Hacía falta un hombre de gran integridad e inteligencia como Pedro para reconocer la fragilidad de Carolina y comprender sus necesidades más profundas. Conocer a Pedro la había ayudado a comprender a Fede mucho mejor. El Federico de hacía seis años estaba a leguas de su hermano, de lo contrario no habría destruido su amistad con Caro cuando su hermana se hallaba tan frágil. Paula nunca había envidiado a nadie, pero en aquellos momentos sintió envidia por la prometida de Pedro. Hasta aquel momento, no había hablado de Erica. Tal vez fuera el momento de mencionarla. Así no se sentiría tentada de olvidar su existencia.
— ¿Tu prometida se puso enferma en el último minuto? ¿Es por eso por lo que no pudo venir? La respuesta pareció tardar siglos.
—Este es el primer viaje que hace Ari conmigo. En el último momento, Erica decidió que ella y yo debíamos disponer de este tiempo para nosotros solos.
Paula bajó la cabeza.
—Teniendo en cuenta lo mucho que Ariel te adora, no creo que el niño se dé cuenta del sacrificio que ella hace. ¿Tu prometida lo quiere tanto como tú?
Hubo otra pausa significativa en la conversación antes de que le oyera decir:
— Erica todavía no conoce a mi sobrino.
— ¿No? —Exclamó antes de comprender su error—. Perdona, no es asunto mío.
—No te disculpes. Te metí en él al invitarte a viajar con nosotros. No podías saber que hasta hace unos días no le había hablado a Erica de Ari. Le está costando un poco acostumbrarse al hecho de que él es y siempre será una parte importante en mi vida.
Era evidente que estaba pasando algo que Paula no acertaba a comprender. Percibía que había cosas que Pedro no le había dicho. Cosas personales. Descubrió que quería saberlo todo sobre él y se dió cuenta de que se estaba apegando demasiado. Apretó los brazos de su silla.
—Si me disculpas, creo que será mejor que me acueste ya.
-Permíteme que te acompañe a tu camarote.
— ¡No! —se puso en pie rápidamente—. Gracias —con cierta dificultad se dirigió hasta la puerta que daba al pasillo. Un océano agitado bullía en el exterior—. Puedo ir yo sola.
—Buenas tardes, señora, soy el coronel Dodd. He venido en avión desde Nevada. El doctor Humberto Rich me dio su número de teléfono, pero no conseguí hablar con una operadora así que decidí venir en coche hasta aquí. Es una mansión magnífica.
— ¿Qué desea?
—Bueno, estoy intentando localizar a la hija de mi mejor amigo, el coronel Chaves. Se llama Paula Chaves. El doctor Rich, de la clínica Whitestone, me dijo que vive aquí. La mujer movió la cabeza.
—No hay nadie aquí con ese nombre.
—Es más bien bajita, un poco rechoncha, con pelo largo de color rojo que suele llevar en una coleta. ¿Le suena?
—No —la mujer empezó a cerrar la puerta. Dodd sacó su cartera y le tendió un billete de cien dólares.
—Quizá esto la ayude a recobrar la memoria.
—Guarde su dinero.
—Escuche, señora. Lo único que intento...
—Sé perfectamente lo que intenta hacer. No puedo ayudarlo.
Cerró la pesada puerta de madera maciza en sus narices. El hombre caminó hasta la esquina antes de hacer una llamada con su teléfono móvil. Cuando T.J. contestó, dijo:
—Trae la furgoneta. Creo que vamos a tener que acampar un tiempo. No te olvides de los prismáticos nocturnos, y de paso, trae un par de platos de comida china. Ah, y varias latas de cerveza.

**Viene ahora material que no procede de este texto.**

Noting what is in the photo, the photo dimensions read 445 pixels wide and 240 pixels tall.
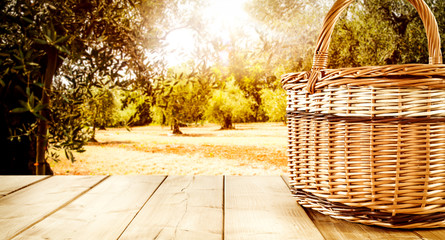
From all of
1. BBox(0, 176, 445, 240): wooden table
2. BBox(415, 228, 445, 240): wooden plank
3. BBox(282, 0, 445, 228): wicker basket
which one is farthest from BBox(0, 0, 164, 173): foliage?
BBox(415, 228, 445, 240): wooden plank

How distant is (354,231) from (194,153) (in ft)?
10.8

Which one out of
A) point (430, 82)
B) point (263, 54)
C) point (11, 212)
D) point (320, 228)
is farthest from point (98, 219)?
point (263, 54)

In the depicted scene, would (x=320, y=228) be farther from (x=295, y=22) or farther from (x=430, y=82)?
(x=295, y=22)

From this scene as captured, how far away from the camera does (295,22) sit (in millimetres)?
3271

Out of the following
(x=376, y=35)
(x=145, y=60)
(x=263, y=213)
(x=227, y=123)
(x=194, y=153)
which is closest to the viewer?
(x=263, y=213)

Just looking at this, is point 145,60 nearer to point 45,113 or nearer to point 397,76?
point 45,113

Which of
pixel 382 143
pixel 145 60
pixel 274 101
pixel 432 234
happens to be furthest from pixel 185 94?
pixel 432 234

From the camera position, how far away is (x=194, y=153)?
4180 millimetres

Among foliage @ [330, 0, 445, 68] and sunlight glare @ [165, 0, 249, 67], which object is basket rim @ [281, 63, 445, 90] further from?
foliage @ [330, 0, 445, 68]

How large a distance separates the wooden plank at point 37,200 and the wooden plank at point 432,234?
1210mm

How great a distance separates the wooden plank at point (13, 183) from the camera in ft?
4.83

Carolina entró en el salón y besó a Erica en las dos mejillas.
—Me sorprendió cuando María me dijo que estabas aquí. Parece que hubieras estado llorando. Algo va mal.
—Tu hermano y yo hemos discutido.
Carolina ya se había dado cuenta. Normalmente, el maquillaje de Erica siempre era perfecto, pero aquel día tenía los ojos rojos e hinchados y el moño con el que se había recogido su pelo largo y liso evidenciaba los treinta años que tenía.